Le rapport aux publics n’est pas pensé de la même manière en France et en Grande-Bretagne. Alors que les Britanniques sont centrés sur l’éducation du public, les Français sont plus tournés vers la technique, l’excellence scientifique et l’explication des collections à un public éclairé et éduqué. Alors que la gratuité des musées est la règle en Grande-Bretagne jusqu’aux années 1970, la France considère le public des musées comme solvable, le premier dispositif de gratuité ne datant que de 1983. En outre, la notion de service public n’est pas inscrite dans le droit britannique. Plus généralement, le service est fourni par des agents aux statuts de nature juridique distincte, fonctionnaires en France, contractuels en Grande-Bretagne. Le statut général des fonctionnaires français est fondé sur un classement des postes, associant les postes de travail à un niveau de diplôme, d’emploi et de concours, alors que la logique contractuelle britannique classe des individus, la tâche et la spécialisation définissant le statut d’emploi.

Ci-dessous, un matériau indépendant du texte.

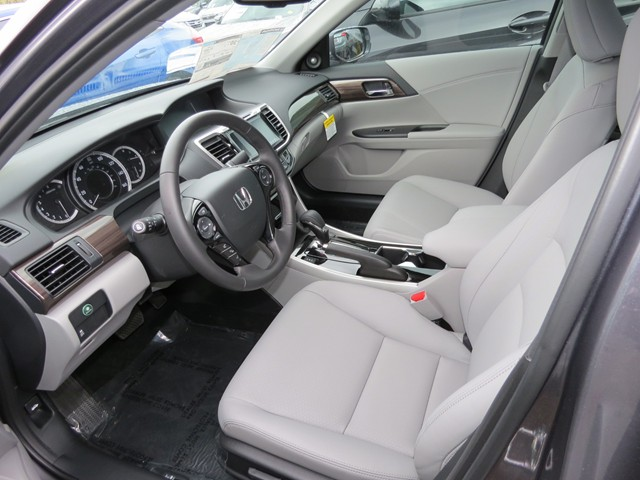 2017 Honda Accord Sdn EX-L – Stock #H1703570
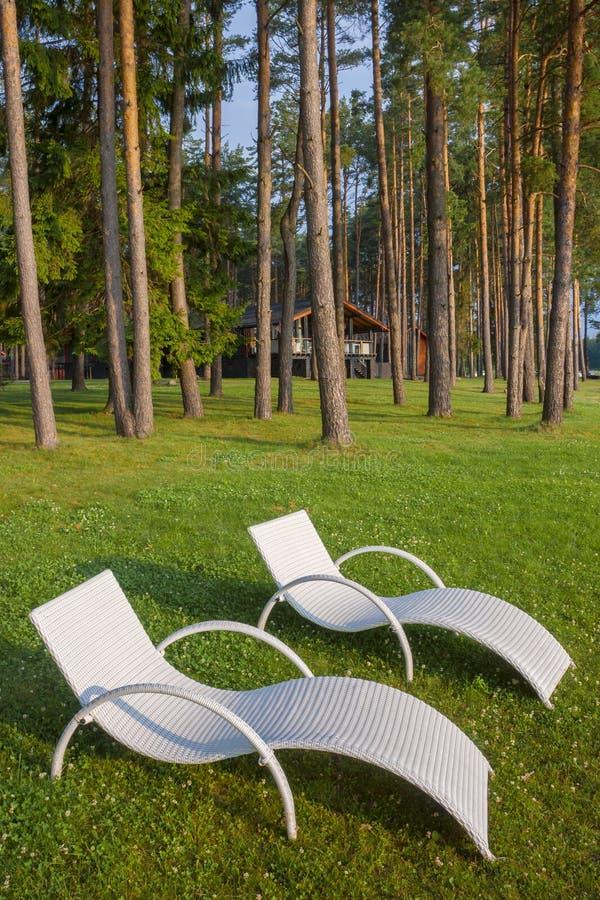 Dos sillas de cubierta blancas fotografía de archivo libre de regalías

L’examen conjoint des cas français et britanniques, fortement contrastés, permet d’étudier en profondeur le rapport des personnels au service public, dont les Britanniques seraient supposément dépourvus. Le souci des publics des musées n’est pourtant pas réservé aux personnels du Louvre : on trouve bien au British Museum une éthique du service public en pratique. Les procès-verbaux des organes de discussion entre l’administration et les syndicats, les conseils whitley, en témoignent. Le service public inscrit dans le droit français n’a pas donné lieu à un service au public gratuit au Louvre, alors que le British Museum l’a mis en place sous forme de négociation sans l’énoncer dans le droit. La France et la Grande-Bretagne inventent des modèles de service public de la culture qui sont, tant dans les pratiques que les représentations du travail, plus proches que ne pourrait le suggérer la distinction entre la culture administrative et juridique française et la pratique contractualiste britannique.


Les changements d’environnement économique et politique des organisations culturelles à partir des années 1980 et l’orientation commerciale prise par les musées modifient la donne dans les deux pays. Les publics non captifs deviennent résolument des consommateurs dont les musées cherchent à attirer l’audience, non sans conséquence sur les inégalités d’accès à l’appropriation des œuvres. C’est pourtant pendant les Trente Glorieuses que le public a transformé le travail. Ces années constituent ainsi une occasion manquée pour l’État d’organiser le travail au plus près du public dans les services publics, laissant aux groupes professionnels et à la logique économique et commerciale qui s’est développée à partir des années 1980 le soin de s’en charger.